Iba a decirle lo que pensaba, pero entonces decidió callar. Que a él no le gustara el vestido era un buen comienzo. Pronto Teodoro se daría cuenta de que ella no era la mujer adecuada para él. Solo hacía falta que Ginebra hiciera un poco de énfasis en sus diferencias para que él desistiera del compromiso.

—La ratoncita normalmente es más modesta, el vestido se lo prestó una amiga —la justificó el abuelo.

—Pero a mí me encanta, creo que es bellísimo —mintió Ginebra, dedicándole una mirada retadora al señor Schubert—. Si pudiera, me vestiría así todos los días.

—Agradezcamos que ese no es el caso —replicó él, adusto.

—Por lo pronto, porque en cuanto tenga oportunidad, me mandaré a hacer un guardarropa lleno de vestidos como este.

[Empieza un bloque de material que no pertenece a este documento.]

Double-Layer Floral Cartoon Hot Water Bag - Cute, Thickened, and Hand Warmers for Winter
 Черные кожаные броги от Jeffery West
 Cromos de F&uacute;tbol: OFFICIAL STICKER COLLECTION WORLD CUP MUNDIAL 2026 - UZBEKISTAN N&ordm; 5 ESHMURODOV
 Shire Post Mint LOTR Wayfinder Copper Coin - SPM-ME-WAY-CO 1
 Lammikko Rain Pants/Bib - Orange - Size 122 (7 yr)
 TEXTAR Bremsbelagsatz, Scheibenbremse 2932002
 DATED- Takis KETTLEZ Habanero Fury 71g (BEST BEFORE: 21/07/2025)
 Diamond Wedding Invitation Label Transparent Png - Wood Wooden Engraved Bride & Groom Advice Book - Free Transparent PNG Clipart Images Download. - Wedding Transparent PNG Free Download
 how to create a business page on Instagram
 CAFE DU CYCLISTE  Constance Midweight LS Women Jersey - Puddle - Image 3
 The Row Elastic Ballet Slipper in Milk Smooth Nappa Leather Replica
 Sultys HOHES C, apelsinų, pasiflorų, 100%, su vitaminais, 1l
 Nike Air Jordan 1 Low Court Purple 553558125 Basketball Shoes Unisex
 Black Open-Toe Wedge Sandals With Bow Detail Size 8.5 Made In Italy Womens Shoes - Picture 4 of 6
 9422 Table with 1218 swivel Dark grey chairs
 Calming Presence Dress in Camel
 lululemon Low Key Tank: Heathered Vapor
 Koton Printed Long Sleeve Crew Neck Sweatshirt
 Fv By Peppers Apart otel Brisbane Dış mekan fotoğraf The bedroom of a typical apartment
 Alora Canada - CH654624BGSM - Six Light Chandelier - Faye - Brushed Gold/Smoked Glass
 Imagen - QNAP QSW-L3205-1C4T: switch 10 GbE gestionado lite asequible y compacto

—Ah, qué ideas, ratoncita —dijo el abuelo con cierto nerviosismo.

—Vamos, se nos hace tarde —dijo el señor Schubert ocultando una mueca inconforme.

Ginebra besó a su abuelo en la mejilla y siguió reacia al señor Schubert al exterior.

Al ver el carruaje que aguardaba por ellos, Ginebra no pudo contener su expresión de asombro. No era que el carruaje fuera especialmente ostentoso, puesto que no era así, lo sorprendente era el hecho de que contara con un cochero. En una realidad en la que la mayoría de las familias acaudaladas que la rodeaban habían tenido que deshacerse de toda la ayuda y los lujos, era de notar que alguien aún pudiera costear tener empleados. El señor Schubert debía ser tan importante como Lorelei le había dicho.

Sin grandes muestras de galantería, el señor Schubert abrió la portezuela para ella y la ayudó a subir.

Renuente, Ginebra tuvo que tomar su mano e ignoró el cosquilleo que el contacto con su piel le provocó. Se sentía cálido, su piel era más suave de lo que ella esperaba. Discretamente, sacudió sus dedos entre ellos para deshacerse de la sensación de su contacto.

El asiento del carruaje estaba recubierto de un acolchado de terciopelo rojo. Aunque no era nuevo, se conservaba en excelente estado.